People often look to plastic surgery when they want to fix a part of themselves they are unsatisfied with. Sometimes it is also used when people experience some kind of trauma to their body that they would like to remove, and there is nothing wrong with that. The problem arises when people set unrealistic expectations for their bodies which surgeons cannot always realize. A scary new Snapchat surgery trend is now contributing to those unrealistic expectations, according to a recent study conducted by plastic surgeons.

Snapchat and Instagram have become extremely popular when it comes to sharing our everyday activities. Both social networks allow users to take a photo of themselves and share it with their friends and followers. Moreover, both networks have a huge selection of filters which can make users look retouched, sweet, or even hilarious while sharing their faces with friends.

There is nothing scary in that until it becomes an obsession. Plastic surgeons now report a troubling new Snapchat surgery trend which has many people asking to look as retouched as the Instagram and Snapchat filters they use for editing. Medical researchers from Boston conducted a study and authored an article that describes the bizarre trend as “Snapchat dysmorphia,” stressing that the filters available on the most popular photo-sharing apps are deeply affecting people’s self-esteem.

Given that Snapchat targets a younger audience of users, many of whom are going through puberty, it’s not surprising that their self-esteem is unstable. Thus, people who see soft, smooth skin, large, shiny eyes, long eyelashes, and other attractive features through a filter in a photo-sharing app will often wish they always had those features.

The report in the journal JAMA Facial Plastic Surgery explains that using those filters could cause body dysmorphic disorder, which is a mental illness that can lead to unrealistic beauty standards and tendencies toward certain beauty procedures that are often unnecessary and followed by other negative outcomes.

App filters are different than Photoshop

It was once trendy to use Photoshop to edit photos, especially in the fashion industry. Still, Snapchat filters are nothing like that and represent impossibly perfect standards of beauty, resulting in an “an unattainable look” and “blurring the line of reality and fantasy for these patients,” the report states. According to the report, this bizarre Snapchat surgery trend is causing a desire to undergo plastic surgery in order to fully look how they appear when using Snapchat filters on their own selfies.

Nowadays, many people use different apps to make themselves look different, thinner, free of acne, and with large, shiny eyes, thinking the photos truly show how they can look. According to the report, patients are mostly requesting nose jobs when coming to a plastic surgeon after using Snapchat.

The Guardian reports that this is only the most recent study on the difficulty of distinguishing between what’s real and their life on social media networks. The report adds that such behavior can have negative impacts on users’ wellbeing.

> What you are asked to do
From the article on the Snapchat surgery trend, extract the passage between "It was once" and "after using Snapchat.", inclusive, copying it word for word.

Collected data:
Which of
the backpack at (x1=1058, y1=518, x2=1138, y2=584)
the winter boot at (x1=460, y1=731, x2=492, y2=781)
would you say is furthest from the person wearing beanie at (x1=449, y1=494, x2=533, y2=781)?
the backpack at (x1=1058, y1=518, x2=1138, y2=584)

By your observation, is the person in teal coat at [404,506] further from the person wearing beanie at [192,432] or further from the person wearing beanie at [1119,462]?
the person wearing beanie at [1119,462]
==
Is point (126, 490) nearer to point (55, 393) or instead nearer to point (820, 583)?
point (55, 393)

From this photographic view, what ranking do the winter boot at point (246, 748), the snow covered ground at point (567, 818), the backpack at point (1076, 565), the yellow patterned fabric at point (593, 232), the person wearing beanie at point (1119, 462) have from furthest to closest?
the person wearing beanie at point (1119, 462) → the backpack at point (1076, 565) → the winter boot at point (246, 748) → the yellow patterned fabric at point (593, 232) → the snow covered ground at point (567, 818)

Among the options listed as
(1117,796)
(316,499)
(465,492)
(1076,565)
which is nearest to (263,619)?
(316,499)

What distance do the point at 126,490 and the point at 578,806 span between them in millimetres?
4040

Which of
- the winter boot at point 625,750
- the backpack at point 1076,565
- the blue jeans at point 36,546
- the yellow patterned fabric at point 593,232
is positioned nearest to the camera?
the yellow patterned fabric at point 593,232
--
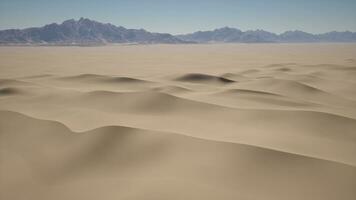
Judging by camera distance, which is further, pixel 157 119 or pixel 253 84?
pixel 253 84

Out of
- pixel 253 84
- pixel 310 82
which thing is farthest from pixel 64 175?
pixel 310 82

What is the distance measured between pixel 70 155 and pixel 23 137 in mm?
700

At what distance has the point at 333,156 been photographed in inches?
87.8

> Task response
It was once trendy to use Photoshop to edit photos, especially in the fashion industry. Still, Snapchat filters are nothing like that and represent impossibly perfect standards of beauty, resulting in an “an unattainable look” and “blurring the line of reality and fantasy for these patients,” the report states. According to the report, this bizarre Snapchat surgery trend is causing a desire to undergo plastic surgery in order to fully look how they appear when using Snapchat filters on their own selfies.

Nowadays, many people use different apps to make themselves look different, thinner, free of acne, and with large, shiny eyes, thinking the photos truly show how they can look. According to the report, patients are mostly requesting nose jobs when coming to a plastic surgeon after using Snapchat.